ここでは、失敗しないための選び方を紹介します。
読み取り精度が高く、対応するレシートの種類が豊富なものを選ぶ
選ぶ際は、レシートの読み取り精度と対応するレシートの種類をチェックしましょう。
なぜなら、撮影しても内容を読み取れないとなると、手入力の手間が増えてしまい、家計簿アプリを使うメリットが半減してしまうから。

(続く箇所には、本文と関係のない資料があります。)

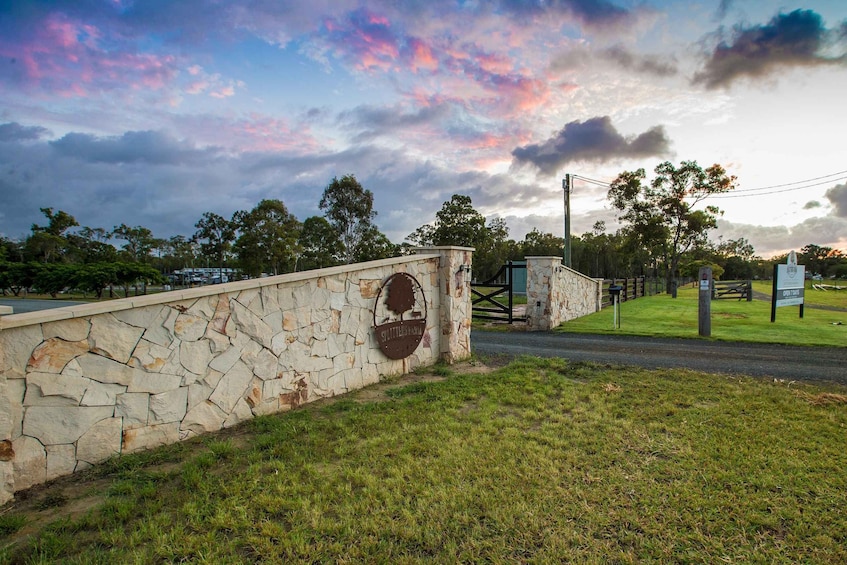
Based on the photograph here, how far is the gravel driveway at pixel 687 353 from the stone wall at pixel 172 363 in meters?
3.74

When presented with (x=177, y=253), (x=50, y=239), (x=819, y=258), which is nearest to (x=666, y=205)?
(x=819, y=258)

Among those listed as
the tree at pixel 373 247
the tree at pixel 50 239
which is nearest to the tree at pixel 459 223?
the tree at pixel 373 247

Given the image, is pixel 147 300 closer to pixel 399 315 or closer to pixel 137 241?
pixel 399 315

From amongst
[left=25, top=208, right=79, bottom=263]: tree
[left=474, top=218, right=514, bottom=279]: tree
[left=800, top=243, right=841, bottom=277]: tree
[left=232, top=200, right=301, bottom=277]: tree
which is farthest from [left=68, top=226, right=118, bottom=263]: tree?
[left=800, top=243, right=841, bottom=277]: tree

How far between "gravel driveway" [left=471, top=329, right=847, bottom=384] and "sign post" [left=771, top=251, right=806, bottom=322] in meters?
3.66

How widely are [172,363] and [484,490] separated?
2988 millimetres

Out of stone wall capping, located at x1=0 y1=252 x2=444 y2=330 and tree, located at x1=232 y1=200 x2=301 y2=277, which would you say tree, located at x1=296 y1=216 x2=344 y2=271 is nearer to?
tree, located at x1=232 y1=200 x2=301 y2=277

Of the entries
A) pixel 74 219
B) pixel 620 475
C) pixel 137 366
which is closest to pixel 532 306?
pixel 620 475

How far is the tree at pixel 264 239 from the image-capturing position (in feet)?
113

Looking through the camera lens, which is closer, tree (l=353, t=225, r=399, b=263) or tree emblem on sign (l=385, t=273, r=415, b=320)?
tree emblem on sign (l=385, t=273, r=415, b=320)

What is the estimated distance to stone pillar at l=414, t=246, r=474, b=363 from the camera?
6.63 meters

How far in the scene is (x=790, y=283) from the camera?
11406 millimetres

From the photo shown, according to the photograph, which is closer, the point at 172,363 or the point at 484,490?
the point at 484,490

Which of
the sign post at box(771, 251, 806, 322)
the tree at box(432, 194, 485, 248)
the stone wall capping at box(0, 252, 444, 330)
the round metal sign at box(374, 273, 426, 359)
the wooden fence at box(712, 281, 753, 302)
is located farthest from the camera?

また、実店舗のレシートは読み取れても、ネットショップの購入履歴には対応していないなど、アプリによって対応範囲は異なります。自分がよく使う支払い方法やレシートの種類に対応しているかを確認し、ストレスなく使えるアプリを選ぶことが大切です。
お小遣い稼ぎもするなら、ポイ活機能があるものを選ぶ
「どうせレシートを登録するなら、少しでもお得に!」と考えている方は、ポイ活機能付きのアプリを選ぶのもおすすめです。ポイ活できるレシート読み取りアプリには以下の種類があります。
ポイ活できるレシート読み取りアプリの種類
- レシートを撮影するだけでポイントがもらえるアプリ
- 特定の商品を購入するとボーナスポイントがつくアプリ
- レシートを撮影して抽選に申し込めるアプリ
ただし、ポイ活機能を使って短期間で大金を稼ぐことはできません。
ポイ活機能付きのアプリはコツコツ貯めるのが得意な方におすすめ。すぐに成果が出ないと続かない方は、ポイ活機能の有無を気にせず、家計簿機能の使いやすさを重視するとよいでしょう。

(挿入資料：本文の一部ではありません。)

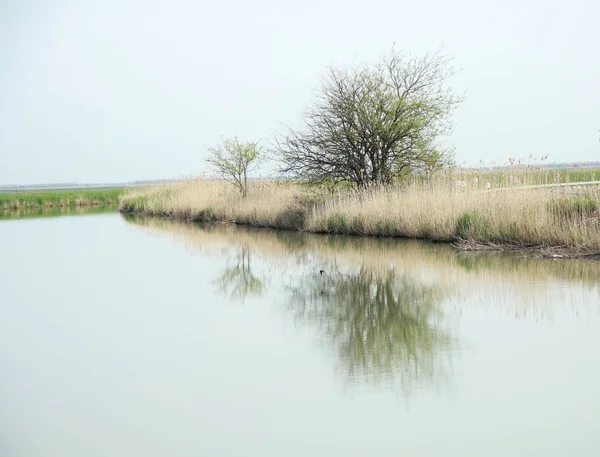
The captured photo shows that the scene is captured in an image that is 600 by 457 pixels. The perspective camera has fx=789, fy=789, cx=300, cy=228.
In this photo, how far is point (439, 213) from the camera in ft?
54.0

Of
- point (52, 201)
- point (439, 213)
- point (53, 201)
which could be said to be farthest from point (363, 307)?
point (53, 201)

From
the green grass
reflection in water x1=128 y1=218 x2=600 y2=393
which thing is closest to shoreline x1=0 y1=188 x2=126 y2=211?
the green grass

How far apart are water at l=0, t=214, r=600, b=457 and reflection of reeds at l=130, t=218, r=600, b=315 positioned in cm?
6

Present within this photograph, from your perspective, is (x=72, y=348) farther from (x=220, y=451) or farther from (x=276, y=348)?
(x=220, y=451)

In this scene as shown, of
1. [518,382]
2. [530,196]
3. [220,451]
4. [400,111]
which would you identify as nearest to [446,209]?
[530,196]

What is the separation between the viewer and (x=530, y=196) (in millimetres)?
14469

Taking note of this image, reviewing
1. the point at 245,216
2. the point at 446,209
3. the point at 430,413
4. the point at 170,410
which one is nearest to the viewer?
the point at 430,413

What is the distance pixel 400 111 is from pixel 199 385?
15.0 meters

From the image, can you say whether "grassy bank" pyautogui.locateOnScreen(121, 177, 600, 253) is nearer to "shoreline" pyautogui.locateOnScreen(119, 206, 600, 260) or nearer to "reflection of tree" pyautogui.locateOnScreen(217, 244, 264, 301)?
"shoreline" pyautogui.locateOnScreen(119, 206, 600, 260)

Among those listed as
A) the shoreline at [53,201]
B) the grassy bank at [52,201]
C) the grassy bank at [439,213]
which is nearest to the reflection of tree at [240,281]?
the grassy bank at [439,213]

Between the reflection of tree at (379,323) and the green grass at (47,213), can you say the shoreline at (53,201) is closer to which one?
the green grass at (47,213)

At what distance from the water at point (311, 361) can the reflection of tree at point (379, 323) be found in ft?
0.10

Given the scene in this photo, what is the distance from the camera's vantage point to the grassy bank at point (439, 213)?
13.5m

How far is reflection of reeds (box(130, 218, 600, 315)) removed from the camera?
30.1ft
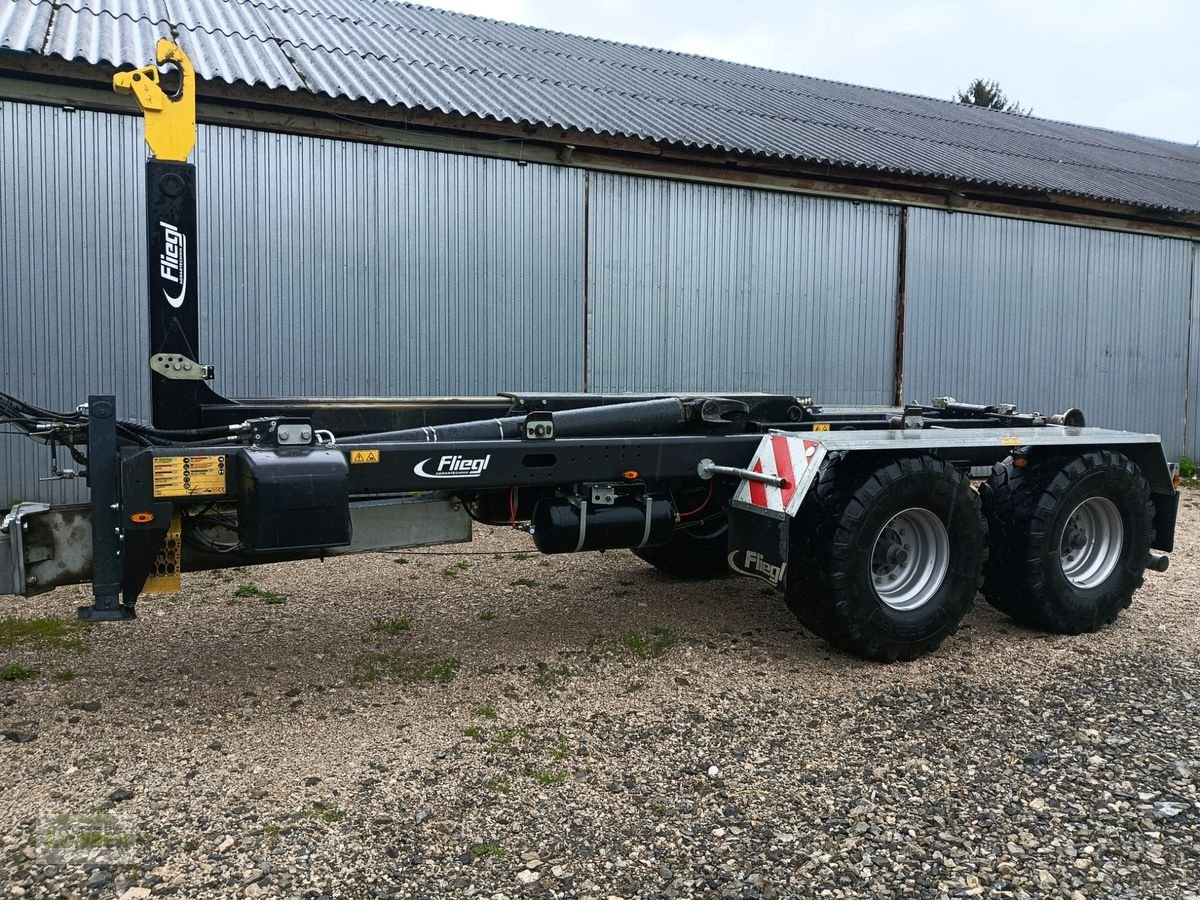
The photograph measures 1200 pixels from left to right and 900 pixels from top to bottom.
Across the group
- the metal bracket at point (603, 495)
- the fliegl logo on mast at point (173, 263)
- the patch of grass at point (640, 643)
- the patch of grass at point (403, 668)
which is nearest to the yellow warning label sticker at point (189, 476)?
the fliegl logo on mast at point (173, 263)

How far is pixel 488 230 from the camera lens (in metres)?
9.19

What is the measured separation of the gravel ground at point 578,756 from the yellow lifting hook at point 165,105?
2417 mm

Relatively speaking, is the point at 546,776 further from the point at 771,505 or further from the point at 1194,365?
the point at 1194,365

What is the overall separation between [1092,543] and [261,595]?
507 centimetres

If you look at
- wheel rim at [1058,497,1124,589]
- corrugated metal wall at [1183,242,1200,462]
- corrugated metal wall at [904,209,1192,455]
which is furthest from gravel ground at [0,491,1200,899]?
corrugated metal wall at [1183,242,1200,462]

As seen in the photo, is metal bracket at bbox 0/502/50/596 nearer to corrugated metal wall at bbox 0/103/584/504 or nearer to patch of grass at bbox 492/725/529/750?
patch of grass at bbox 492/725/529/750

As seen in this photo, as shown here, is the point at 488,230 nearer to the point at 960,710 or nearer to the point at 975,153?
the point at 960,710

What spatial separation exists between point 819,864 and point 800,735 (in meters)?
1.00

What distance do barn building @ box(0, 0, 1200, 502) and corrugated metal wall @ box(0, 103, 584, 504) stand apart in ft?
0.07

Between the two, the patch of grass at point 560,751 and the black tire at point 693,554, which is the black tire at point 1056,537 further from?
the patch of grass at point 560,751

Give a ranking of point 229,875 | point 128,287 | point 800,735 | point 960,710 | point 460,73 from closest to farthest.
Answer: point 229,875 → point 800,735 → point 960,710 → point 128,287 → point 460,73

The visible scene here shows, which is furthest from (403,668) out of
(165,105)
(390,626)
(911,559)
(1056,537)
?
(1056,537)

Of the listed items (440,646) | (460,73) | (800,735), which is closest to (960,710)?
(800,735)

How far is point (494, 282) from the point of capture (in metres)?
9.26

【手入力できる家計簿アプリ】レシートや領収書がない方におすすめ

お小遣いの受け渡しや自販機での購入など、レシートや領収書がない取引が多い方におすすめなのが、手入力タイプの家計簿アプリです。このタイプは、収入や支出を自分で入力するスタイルなので、どのような取引でも正確に記録できます。
手入力アプリのメリット
- 支出のカテゴリを自由にカスタマイズできる
- 現金・キャッシュレス問わず、すべての支出を記録可能
- 金融サービスと連携しないため、情報漏えいのリスクが低い
手入力アプリのデメリット
- すべて手入力なので、記録に手間がかかる
- 入力を忘れると正確な家計管理ができない
手入力で記録するため、自由度が高いのが魅力。「すべての支出を自由に管理したい!」という方は、このタイプの家計簿アプリを選びましょう。
手入力できる家計簿アプリの「ここが気になる!」
手入力の家計簿アプリは、自由に記録できる反面、すべてを手動で管理する必要があります。
そのため、家計簿をつける習慣がない方や、これまで挫折した経験がある方にとっては、ややハードルが高いかもしれません。

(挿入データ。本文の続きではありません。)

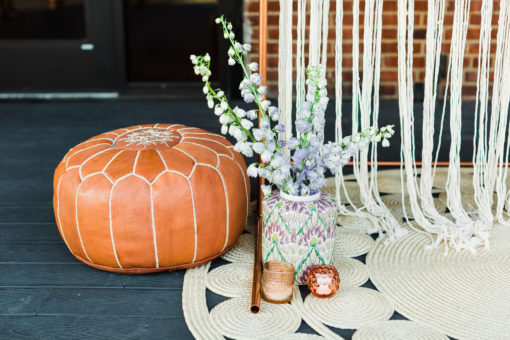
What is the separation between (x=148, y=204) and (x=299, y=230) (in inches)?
15.5

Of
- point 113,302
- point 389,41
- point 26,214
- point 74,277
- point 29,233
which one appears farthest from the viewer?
point 389,41

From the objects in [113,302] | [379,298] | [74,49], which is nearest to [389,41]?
[74,49]

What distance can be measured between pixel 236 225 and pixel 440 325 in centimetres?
60

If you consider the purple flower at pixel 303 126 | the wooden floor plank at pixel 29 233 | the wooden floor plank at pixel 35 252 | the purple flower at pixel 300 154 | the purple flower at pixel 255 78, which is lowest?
the wooden floor plank at pixel 35 252

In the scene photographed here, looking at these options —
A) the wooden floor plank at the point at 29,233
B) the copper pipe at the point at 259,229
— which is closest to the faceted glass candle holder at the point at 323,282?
the copper pipe at the point at 259,229

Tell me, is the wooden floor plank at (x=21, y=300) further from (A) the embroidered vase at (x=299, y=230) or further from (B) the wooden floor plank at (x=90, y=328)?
(A) the embroidered vase at (x=299, y=230)

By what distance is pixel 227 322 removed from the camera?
1292 millimetres

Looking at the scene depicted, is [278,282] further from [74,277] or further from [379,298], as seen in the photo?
[74,277]

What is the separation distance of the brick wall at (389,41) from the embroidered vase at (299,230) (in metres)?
2.21

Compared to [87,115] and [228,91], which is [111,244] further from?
[228,91]

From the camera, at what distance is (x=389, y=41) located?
3.46 meters

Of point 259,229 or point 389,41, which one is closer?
point 259,229

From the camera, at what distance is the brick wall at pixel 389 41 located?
3410mm

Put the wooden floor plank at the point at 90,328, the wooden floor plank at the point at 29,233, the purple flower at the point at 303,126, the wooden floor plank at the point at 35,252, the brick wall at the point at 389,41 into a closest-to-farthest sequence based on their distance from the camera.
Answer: the wooden floor plank at the point at 90,328
the purple flower at the point at 303,126
the wooden floor plank at the point at 35,252
the wooden floor plank at the point at 29,233
the brick wall at the point at 389,41
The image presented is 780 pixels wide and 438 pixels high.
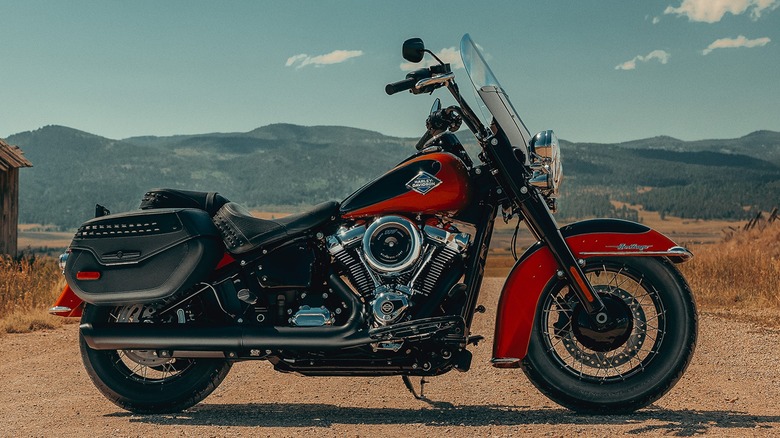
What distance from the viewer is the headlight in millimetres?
5688

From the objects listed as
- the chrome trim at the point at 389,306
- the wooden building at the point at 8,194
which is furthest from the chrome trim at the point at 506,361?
the wooden building at the point at 8,194

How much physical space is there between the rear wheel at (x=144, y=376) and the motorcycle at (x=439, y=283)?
43 mm

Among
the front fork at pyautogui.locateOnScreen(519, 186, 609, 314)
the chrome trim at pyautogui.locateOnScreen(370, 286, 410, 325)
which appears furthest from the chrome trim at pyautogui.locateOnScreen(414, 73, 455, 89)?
the chrome trim at pyautogui.locateOnScreen(370, 286, 410, 325)

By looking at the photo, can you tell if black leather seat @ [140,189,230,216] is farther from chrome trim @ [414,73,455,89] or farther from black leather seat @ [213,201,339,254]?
chrome trim @ [414,73,455,89]

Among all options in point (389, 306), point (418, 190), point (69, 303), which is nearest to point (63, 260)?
point (69, 303)

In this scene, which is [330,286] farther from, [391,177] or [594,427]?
[594,427]

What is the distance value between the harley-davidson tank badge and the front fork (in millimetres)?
603

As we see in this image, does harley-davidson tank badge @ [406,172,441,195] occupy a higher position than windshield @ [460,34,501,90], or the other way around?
windshield @ [460,34,501,90]

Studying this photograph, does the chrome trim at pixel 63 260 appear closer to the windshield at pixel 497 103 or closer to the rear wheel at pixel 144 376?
the rear wheel at pixel 144 376

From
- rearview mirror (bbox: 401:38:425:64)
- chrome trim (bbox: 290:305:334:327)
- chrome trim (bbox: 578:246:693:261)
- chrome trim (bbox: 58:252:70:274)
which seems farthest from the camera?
chrome trim (bbox: 58:252:70:274)

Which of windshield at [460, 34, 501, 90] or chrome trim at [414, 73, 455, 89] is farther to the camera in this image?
windshield at [460, 34, 501, 90]

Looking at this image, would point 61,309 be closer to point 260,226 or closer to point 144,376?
point 144,376

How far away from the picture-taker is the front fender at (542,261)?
5.82 m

初めて家計簿をつける方は、「自動連携タイプ」や「レシート読み取りタイプ」から試してみるのをおすすめします。家計簿を長く続けられるよう、自分に合ったタイプのアプリを選びましょう。
手入力できる家計簿アプリはここをチェック! 失敗しない選び方
手入力の家計簿アプリは、選び方を間違えると面倒くさくて続かないということにもなりかねません。
そこで、無理なく続けられるアプリを選ぶためのチェックポイントを紹介します。
履歴やテンプレート機能があるものを選ぶ
毎回同じような支出を入力するのが面倒だと感じる方には、履歴機能やテンプレート機能があるアプリがおすすめです。
同じ支出を何度も入力する方は履歴機能、毎月の固定費(家賃・光熱費・サブスクなど)を事前に登録したい方はテンプレート機能があるものがおすすめです。例えば、「毎月の家賃」「毎週の食費」「習い事の月謝」など、繰り返し発生する支出をテンプレート化しておくことで、入力ミスを防げます。
グラフ機能が充実しているものを選ぶ
手入力の家計簿アプリは、機能に大きな差がないため、データの見やすさがアプリ選びのポイントです。
せっかく家計簿をつけるなら、支出や収入を一目で把握できるグラフ機能が充実しているアプリを選びましょう。
家計簿アプリの主なグラフ機能
- 円グラフ……「支出の割合」がわかる(食費・交際費・固定費などカテゴリ別に確認)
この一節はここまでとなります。